Canonicalisation layers

Layer Function Scope What it normalises
Message-struct _canonicalize_messages() Before rendering message_id, Inbound Context block, sub-agent Stats: runtime
Inbound Context _canonicalize_inbound_context_block() Inside _canonicalize_messages Produces identical canonical output whether OpenClaw includes or omits the block
Post-render _scrub_cache_key() After apply_chat_template Timestamps, cch= headers, billing headers, <system-reminder> tags
Image identity _inject_image_markers() Post-tokenisation, canonical only 2-token SHA-256 marker per image — forces cache-key divergence on image swap

Cache system

Two independent layers work together to maximise hits.

Layer 1 — Global block-hash cache (LRUPromptCache)

Token-based, no assumptions about session identity or message structure.

  • Chain hashes: prompt tokens are split into 16-token blocks; each block's hash is SHA-256-chained with the prior block's hash.
  • Longest-candidate selection: among entries sharing the same early block hashes, always pick the deepest matching entry. Without this, a short entry shadows a long one and collapses hit rate.
  • Model-space LCP verification: candidate discovery is canonical-token-based, but final acceptance requires entry.model_tokens to be a prefix of the request's model_tokens. This guards against canonical-prefix collisions across different VLM image expansions.
  • Hybrid-cache awareness: Qwen3.6 and other hybrid VLMs expose ArraysCache + KVCache layers that can_trim_prompt_cache reports as non-trimmable. Candidates that would require trim are rejected rather than silently reused at the wrong KV depth.
  • Cost-aware eviction: score = age / (sqrt(length) * log(frequency)). Protects long conversations and frequently-used prefixes; evicts short, old branches.
  • Prefix culling: when a longer entry is inserted, shorter strict prefixes are removed (longest one kept as a safety net). Requires model-token-space prefix match, not just canonical.
  • Metal memory management: mx.metal.clear_cache() runs on eviction to return Metal buffers to the OS pool and prevent monotonic GPU memory growth.

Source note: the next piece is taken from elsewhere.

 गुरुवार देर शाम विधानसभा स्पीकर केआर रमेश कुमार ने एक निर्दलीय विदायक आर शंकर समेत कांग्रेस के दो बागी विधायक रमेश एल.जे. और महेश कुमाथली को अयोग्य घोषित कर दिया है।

Layer 2 — Message-aware stable-prefix (SESSION_TURN_STORE)

Secondary layer that recovers hits after mid-history mutations (tool-result injections, early whitespace drift, message_id churn).

  • Canonical-form storage and diff: the turn record stores _canonicalize_messages() output, and _message_diff() compares canonical-form leading prefixes. This lets OpenClaw drift (per-turn message_id, Stats runtime, Inbound Context variants) collapse to equality because it IS equal in cache-key space.
  • Exact token boundaries: _compute_msg_token_boundaries() converts the stable message count to an exact token count via cumulative apply_chat_template(messages[:i+1]) rendering. Falls back to even distribution only for VLMs without a usable text template.
  • Secondary lookup: if the global layer returns fewer cached tokens than the stable-prefix layer estimates, a secondary fetch_nearest_cache scoped to the stable prefix forces a match up to the change point.
  • Strict-append write guard: only records when the new canonical list strictly extends the stored one. Prevents sub-agent or parallel-branch requests from clobbering the orchestrator's turn record.

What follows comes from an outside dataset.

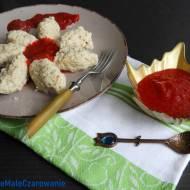 Kluski kładzione z płatków owsianych z sosem truskawkowym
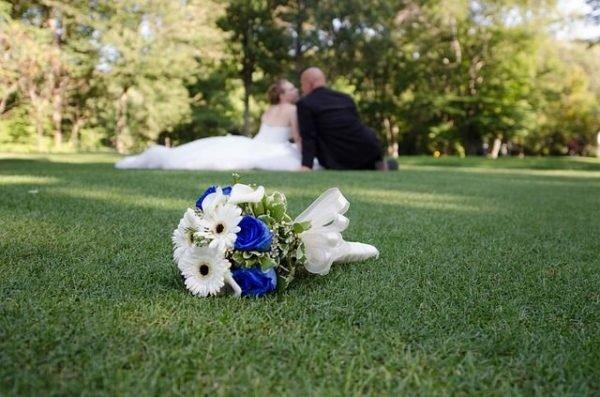 celebrar-boda-en-el-jardin-novios-ramo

Positional correctness (RoPE)

On every cache hit, _kv_cache_offset(cache) reads the physical KV depth from the first attention layer that exposes .offset (hybrid VLM caches mix ArraysCache + KVCache — layer 0 may lack it). That offset slices the original model_tokens for the remaining prefill. RoPE stays coherent even when canonical and original pipelines differ by thousands of tokens (e.g., a 200-token JSON Inbound Context block collapses to a single __STABLE_INBOUND_CONTEXT_SECTION__ sentinel in the canonical pipeline).

Session management

  • SessionIndex: per-session cache-key history with parent/branch lineage. Anchor prefixes at 2048-token strides support branch-return reuse.
  • SessionContext: extracted from request body (session_id, conversation_id, thread_id, chat_id, or nested metadata / extra_body). Falls back to a SHA-1 hash of the prompt's first 128 tokens when no explicit ID is provided.

Reasoning and streaming

Streaming split: reasoning_content vs content

The server uses a character-level state machine (_ReasoningStreamSplitter) to classify every generated chunk into one of three streams — reasoning (to delta.reasoning_content), content (to delta.content), or tool-call buffer (held for end-of-stream extraction). The classifier:

  • Handles <think>...</think> blocks emitted by Qwen3 and the orphan-close variant emitted by GLM ("reasoning\nanswer" with no opening tag).
  • Holds a small lookback so tags split across two generated chunks are detected correctly — no premature emission of partial sentinels.
  • Matches _strip_thinking_from_content byte-for-byte on the concatenated content stream for every non-pathological case (verified by import-time self-test plus a 150-trial random-chunking soak). This means the stream a client receives is identical to the non-streaming message.content, keeping the healing-hash consistent across stream=true / stream=false retries.
  • Switches to a buffered tool-call mode on the first <tool_call> sentinel; end-of-stream extraction then emits delta.tool_calls plus any trailing non-tool text.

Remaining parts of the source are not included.